La NBA a su saisir cet aspect du jeu dans sa stratégie de développement et de différenciation face aux autres ligues dans le monde : un terrain de football n’est que pelouse, une patinoire se couvre de glace, un parquet, c’est immuable, ça se voit, et c’est limité dans son espace. Cet espace, il s’agissait alors de savoir l’utiliser.

La ligue a mis le temps pour comprendre cette opportunité. Un parquet NBA reflète pourtant bien une tendance, une stratégie de la ligue au fil du temps. Petite analyse historique :

LES PREMIERS AGES : TANT QU’ON VOIT LES LIGNES

Dans les premières années de la NBA, le parquet n’est tout simplement pas d’importance particulière. On se contente des lignes du terrain, noires si possible, et aucun signe distinctif. Les raisons d’une telle sobriété sont évidentes : moitié moins d’équipes qu’aujourd’hui, voire encore moins, peu de matchs diffusés, et une tendance des caméras à vouloir se focaliser sur les joueurs plus que sur des plans d’ensemble montrant une salle comble et étouffante, avec des supporters portant tous les mêmes habits pour la plupart…question de bien séance, bref…ce n’était pas la joie.

Ajoutez l’inexistence de la télé couleur, et vous n’avez alors aucune raison de mettre de l’argent dans une coloration coûteuse. Les Celtics ont proposé néanmoins dans leurs années Russel, un simple dégradé verdâtre limitant le terrain, rien de plus.
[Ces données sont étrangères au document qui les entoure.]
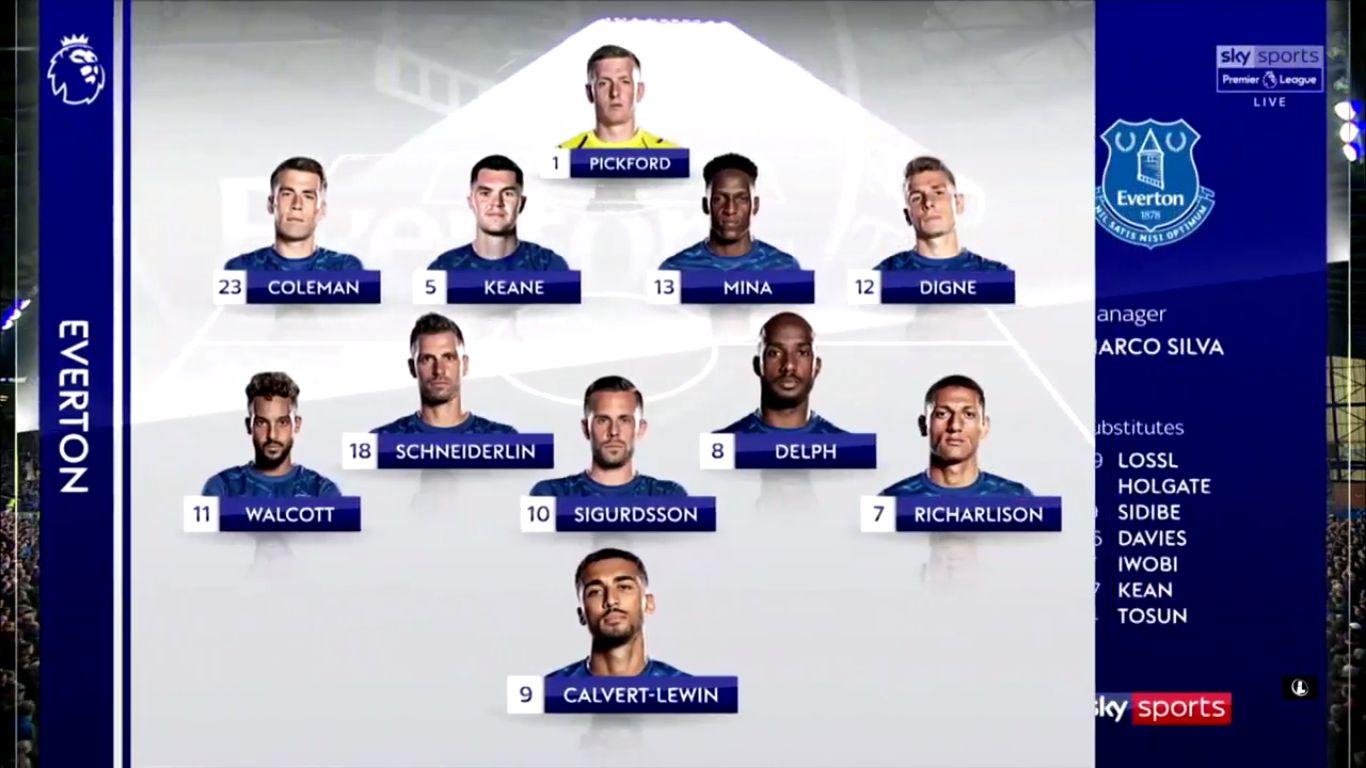 28-09-2019 - Everton 1-3 Manchester City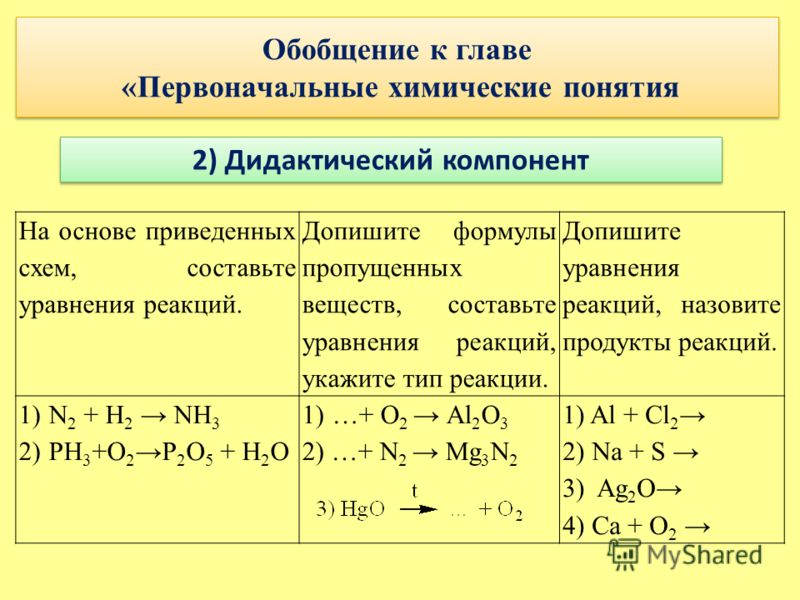 Обобщение к главе «Первоначальные химические понятия 2) Дидактический компонент На основе приведенных схем, составьте уравнения реакций. Допишите формулы пропущенных веществ, составьте уравнения реакций, укажите тип реакции. Допишите уравнения реакци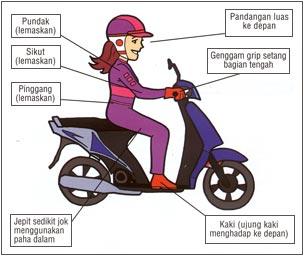 Posisi Mengemudi Sepeda Motor dan Menggenggam yang Benar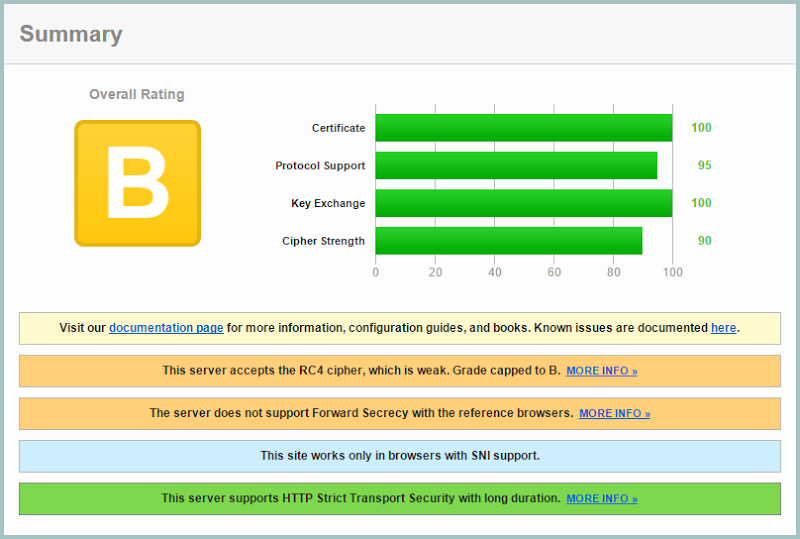 "HIBP getting a ""B"" grade SSL Labs report"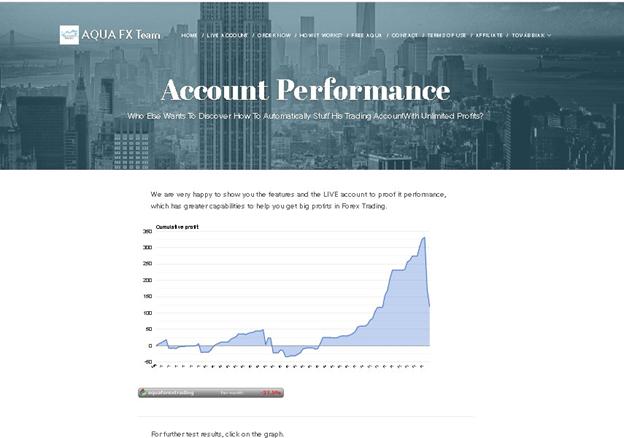 Aqua Forex Trading account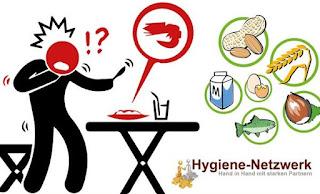 Risikofaktor Allergene: Wie gut wird die Allergen-Kennzeichnung in der Praxis umgesetzt – ein aktuelles Untersuchungsergebnis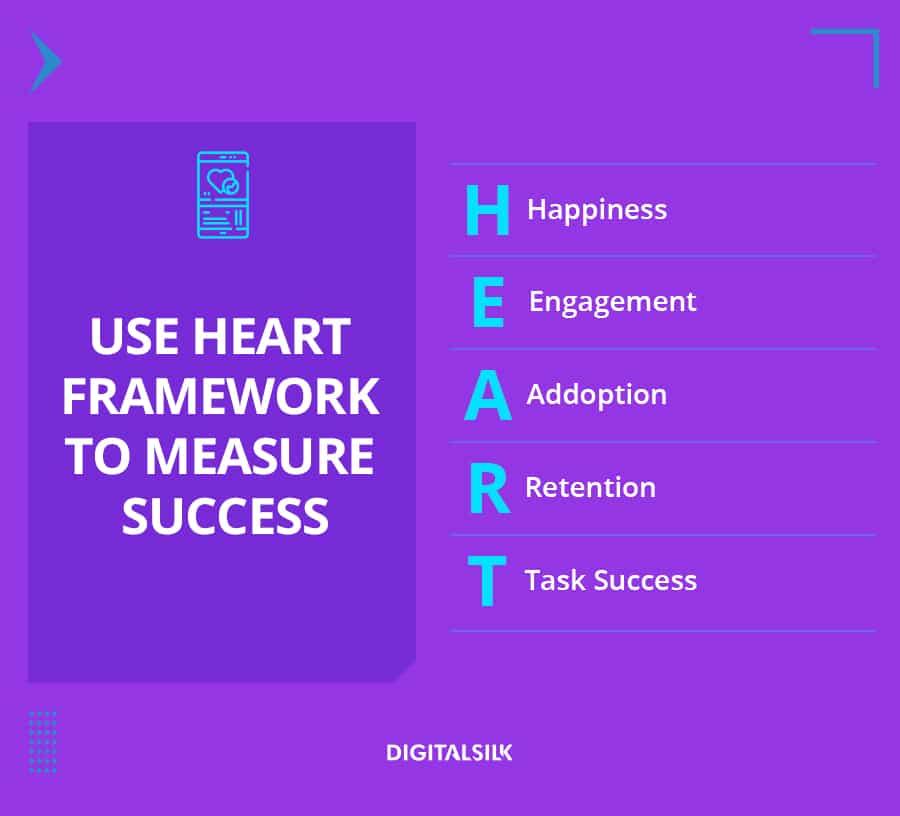 A custom image to represent Google's HEART framework as part of digital marketing stategy metrics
On en restera là pendant les trois premières décennies de la ligue.

ANNÉES70-80 : LA SALLE PLUS QUE L’ÉQUIPE

Avec la fin du noir et blanc, on va commencer à différencier ces parquets. On manque toutefois d’originalité, les couleurs ne correspondent pas particulièrement à celles des équipes. Ainsi les Knicks jouent sur un sublime parquet…noir et jaune.

On privilégie la ville, et la salle surtout. Ainsi, les Knicks, mais aussi les Bulls, les Cavs, les Lakers, disposent de la simple mention de leur salle dans le rond central. Le parquet des Lakers du Forum d’Inglewood sera ainsi rapidement popularisé, par ce jaune très vif, lumineux, accolé au show-time qui durera si longtemps que même Kobe Bryant lui-même y posera ses premières baskets en 1996.

Il y a alors un original : les Bucks avec un design de parquet récupéré depuis. Et puis il y a les avant-gardistes : les Sixers ou les Celtics, ou même les Cavs. Ceux-ci proposent, en toute simplicité, une avancée pourtant majeure dans le visuel de la ligue : la présence du logo d’équipe au centre du parquet. Si Philie se la joue très coloré, les Celtics lancent le modèle le plus classique de parquet NBA : le logo, circulaire, occupe l’espace du rond central, et définissant la couleur du reste du parquet.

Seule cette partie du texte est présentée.